What kind of Impact does TMS make in the Brain?
A Visual Cortex Study
Researchers at the Ruhr University in Bochum/Germany have obtained new findings on the question of how Transcranial Magnetic Stimulation (TMS) affect the functional connectivity of the neurons. In order to visualize the effects, they used fluorescent dye, providing data over the activation of the neurons with light. Using this technique, they showed that TMS affected the neuronal connections in the visual cortex of the brain for the restructuring process in animal patterns.
Although TMS is utilized for the treatment of a series of psychiatric and neurological brain diseases, such as depression and Alzheimer’s disease, there are very few studies on how exactly TMS works. Assoc. Prof. Dirk Jancke, MD, and his team from the Optical Imaging Laboratory in Bochum told The Proceedings of the National Academy of Sciences* about the new findings they obtained.
An analysis of its effects over the cortical maps located in visual cortex
Researchers investigated how TMS practices affected the organization of the orientation maps deemed to be located in the visual region of the brain. (These maps are partially determined genetically and shaped by our interactions with our surroundings) For instance, neurons typically react to the contrast edges of specific directions that create the borders of the objects in the visual cortex. While the neurons, which preferably respond to the edges of a specific orientation, are grouped closely, clusters of neurons having other orientation preferences are slowly placed further and they therefore create a completely systematic map throughout all orientations.

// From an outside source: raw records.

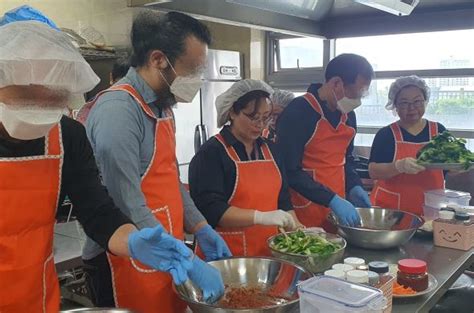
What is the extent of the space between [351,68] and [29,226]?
1698mm

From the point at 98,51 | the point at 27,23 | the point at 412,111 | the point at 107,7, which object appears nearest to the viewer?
the point at 27,23

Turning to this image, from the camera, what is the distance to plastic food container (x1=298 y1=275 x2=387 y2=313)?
1.07 metres

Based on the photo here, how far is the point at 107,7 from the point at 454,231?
325cm

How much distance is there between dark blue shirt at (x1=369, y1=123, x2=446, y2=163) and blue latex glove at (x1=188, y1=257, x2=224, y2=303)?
1.71m

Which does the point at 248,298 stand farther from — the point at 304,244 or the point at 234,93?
the point at 234,93

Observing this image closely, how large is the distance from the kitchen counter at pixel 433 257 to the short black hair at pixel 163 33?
1.02 metres

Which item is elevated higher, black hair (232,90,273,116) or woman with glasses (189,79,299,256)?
black hair (232,90,273,116)

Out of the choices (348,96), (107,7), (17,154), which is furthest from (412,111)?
(107,7)

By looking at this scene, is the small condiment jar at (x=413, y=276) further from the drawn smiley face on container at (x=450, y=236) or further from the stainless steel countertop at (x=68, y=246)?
the stainless steel countertop at (x=68, y=246)

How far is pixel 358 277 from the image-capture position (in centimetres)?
125

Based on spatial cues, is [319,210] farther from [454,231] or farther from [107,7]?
[107,7]

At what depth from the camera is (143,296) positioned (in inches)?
59.1

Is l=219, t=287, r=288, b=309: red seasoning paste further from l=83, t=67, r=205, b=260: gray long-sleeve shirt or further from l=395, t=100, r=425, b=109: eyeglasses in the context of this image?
l=395, t=100, r=425, b=109: eyeglasses

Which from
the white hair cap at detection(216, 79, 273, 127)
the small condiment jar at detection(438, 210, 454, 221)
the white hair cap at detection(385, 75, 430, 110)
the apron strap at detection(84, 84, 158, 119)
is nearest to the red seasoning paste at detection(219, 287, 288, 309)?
the apron strap at detection(84, 84, 158, 119)
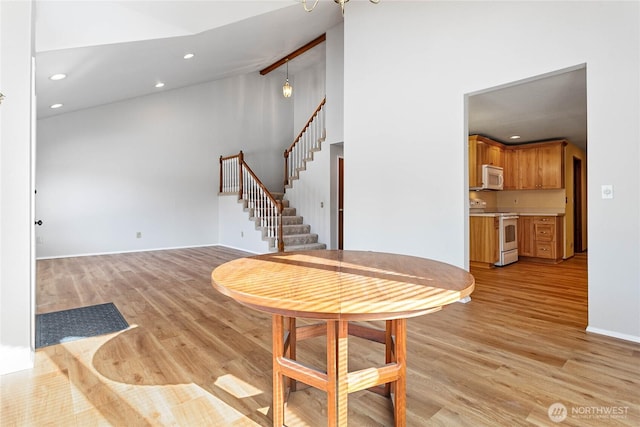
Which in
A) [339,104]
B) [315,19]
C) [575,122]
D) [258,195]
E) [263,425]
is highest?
[315,19]

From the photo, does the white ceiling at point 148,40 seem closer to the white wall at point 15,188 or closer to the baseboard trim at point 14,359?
the white wall at point 15,188

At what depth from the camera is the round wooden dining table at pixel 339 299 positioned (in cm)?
99

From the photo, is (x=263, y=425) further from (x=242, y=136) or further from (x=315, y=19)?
(x=242, y=136)

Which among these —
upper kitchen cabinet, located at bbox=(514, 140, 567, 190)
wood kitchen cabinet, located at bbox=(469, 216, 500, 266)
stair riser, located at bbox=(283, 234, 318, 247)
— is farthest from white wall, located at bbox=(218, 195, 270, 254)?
upper kitchen cabinet, located at bbox=(514, 140, 567, 190)

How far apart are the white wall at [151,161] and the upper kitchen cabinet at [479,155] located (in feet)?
15.5

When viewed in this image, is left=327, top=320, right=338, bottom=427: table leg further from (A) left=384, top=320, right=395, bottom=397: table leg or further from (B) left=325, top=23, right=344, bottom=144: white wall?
(B) left=325, top=23, right=344, bottom=144: white wall

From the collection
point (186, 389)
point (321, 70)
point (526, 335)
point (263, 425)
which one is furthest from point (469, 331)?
point (321, 70)

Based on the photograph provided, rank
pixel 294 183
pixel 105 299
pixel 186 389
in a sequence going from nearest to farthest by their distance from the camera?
1. pixel 186 389
2. pixel 105 299
3. pixel 294 183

The research team compared the behavior of the neurons with a specific pre-procedure and post-procedure angular orientation, using TMS as well as visual stimuli. Conclusion: The neurons gave more variable responses following the magnetic stimulation. Therefore, this means specific orientation preferences were less apparent prior to the TMS procedure. “You may say that the neurons were a little unstable following the TMS and that they were potentially open to new tasks in turn. Accordingly, we inferred that the treatment provided us with a time interval for the induction of the plastic processes, in which the neurons may change their functional preferences.
The maps are reshaped by implementing TMS along with a brief visual training
Subsequently, the team researched the effects of a passive visual training following a TMS treatment. A 20-minute exposure to a specific angular orientation image caused an expansion of the regions where the visual training of the brain took place. “This type of procedure could be a helpful approach for therapeutic interventions and for specific sensorimotor training forms”, says Dirk Jancke about the post-study scenery.
Transcranial magnetic stimulation is a non-invasive, painless procedure. A coil/helmet/headpiece is placed on the head, and the brain region in question can be activated or inhibited through magnetic waves. The magnetic field is analyzed through electrical measurement techniques, such as EEG in particular, and additionally via functional magnetic resonance imaging methods.
Dirk Jancke’s team used tension-dependent fluorescent dyes embedded into the membranes of the neurons in order to measure the brain activity after the TMS for the purpose of obtaining a higher resolution result, instead of EEG and fMRI. As soon as a neuron’s activity was modulated, the dye molecules changed their emission densities. Therefore, light signals could provide information about the sudden changes in the activity of the neuron groups.
In brief, this study, which discussed the cortex connections in maps before and after the TMS procedure implemented on the visual cortex, aimed to display the changes in the neuron through clearer imaging techniques. It was observed that the neuron activities increased following the TMS procedure, and it was concluded that this situation positively affected the maps on the visual cortex.
* Proceedings of the National Academy of Science (PNAS)
- Vladislav Kozyrev, Robert Staadt, Ulf T. Eysel, Dirk Jancke. TMS-induced neuronal plasticity enables targeted remodeling of visual cortical maps. Proceedings of the National Academy of Sciences, 2018; 201802798 DOI: 10.1073/pnas.1802798115, ScienceDaily.